The Robinson Luggage building at 1020 Market Street was recently preserved by the city.

The Robinson Luggage building at 1020 Market Street was recently preserved by the city.

by Diane M. Fiske

Streetscape is a monthly column about architecture and urban planning

Young professionals and empty nesters are moving into Philadelphia’s desirable neighborhoods. This is good news for business, but sad for some favorite landmarks.

The danger of the disappearance of some of the buildings that make the city unique is that   Philadelphians’ world may be a little less interesting if not somewhat monotonous.

Many of the buildings that are protected can be traced to a famous designer. These architectural treasures are relatively safe, but they represent a small percentage of the true flavor of the city.

Of course, in every neighborhood, including Chestnut Hill, buildings listed by the Philadelphia Historic Commission as valuable are protected from most types of demolition, including the Mother’s House designed by famed architect Robert Venturi or the Esherick House by another famed architect, Louis Kahn.

About 22,000 buildings in Philadelphia are on the Historic Commission’s preserved list, which means that any change to the facade of the building including its doors and windows must be approved by the commission. These buildings can only be torn down in extreme cases of neglect or financial hardship.

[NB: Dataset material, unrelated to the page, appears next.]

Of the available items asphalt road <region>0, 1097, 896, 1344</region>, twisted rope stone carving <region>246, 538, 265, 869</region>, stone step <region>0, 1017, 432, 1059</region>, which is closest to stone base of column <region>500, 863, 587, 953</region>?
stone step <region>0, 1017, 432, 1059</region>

Regarding other valuable buildings that have not been recognized, the future is uncertain.

“We are losing a building a week” said Patrick Grossi, advocacy director for the Preservation Alliance for Greater Philadelphia, recently in an interview in his Center City office. “These are buildings that can contribute to the overall functioning of a neighborhood and show its overall character.”

One example, he said, was the demolition of the Union Baptist church where Marion Anderson got her start.

He added that buildings that demonstrate the character of an area and function in that neighborhood could be beautifully designed, but not necessarily the work of a well-known architect. These are in danger of demolition or replacement.

Grossi said the Lovett Library in Mt. Airy and the Germantown Boys and Girls Club in Germantown are examples of valuable buildings in Northwest Philadelphia that could be torn down or replaced. because they are not protected.

He said the Germantown club, is in the process of being replaced rather than renovated and the Lovett Library is in no danger of immediate change, but it is not protected by being listed in the Philadelphia register. The building could be changed or replaced by the free library system.

“But it is a good example of a solid mid-century modern library and it could be replaced or changed with no protection,“ Grossi said.

He said some of the buildings constructed in the mid-20th century and the postmodern era  are a fixture of their neighborhood and distinctive. These stand out and are landmarks and often the site of memorable events in the area’s history and are worthy of preservation despite the fact that a big-name architect did not design them.

These buildings are vulnerable to demolition to make way for the increasing need for residential construction. He said the good news is the Philadelphia Historic Commission last week preserved the youngest buildings submitted for the list of protected buildings. They are the Ott Camera on Castor Avenue and the Robinson Luggage building at 1020 Market Street. Both are mid century buildings that are important to their community.

The buildings are part of the late 19th century and mid-century modernism that are now considered worthy of preservation.

“There is really no incentive program for the rehabilitation of historic properties other than a tax abatement based on the cost of improvement,” Grossi said. “And this pales in comparison with the profit that can be made from new construction.”

A historically significant building that has not been listed as a protected site is the Society Hill Playhouse, which was constructed in 1902 and is the subject of a demolition permit by an owner who has sold the property to a residential developer.

Grossi said he is not interested in seeing preservation and development at odds with each other. He’d prefer to see a balance.

“What we are trying to do is figure out what buildings are eligible to be on the city preservation list and which are vulnerable,” he said.

He said only two or three percent of the estimated valuable buildings are on the local register and any not identified as significant are “fair game.”

In the case of a building like the Society Hill Playhouse, which will be demolished to make way for new residential construction once an application for demolition is processed, any application for preservation will not be processed.

Eventually, Grossi hopes Philadelphia acquires an extensive list of buildings worthy of preservation along with help for the overworked, underpaid Historic Commission. If the city acquires the list, it will join Chicago and Los Angeles, which have made preservation a little easier.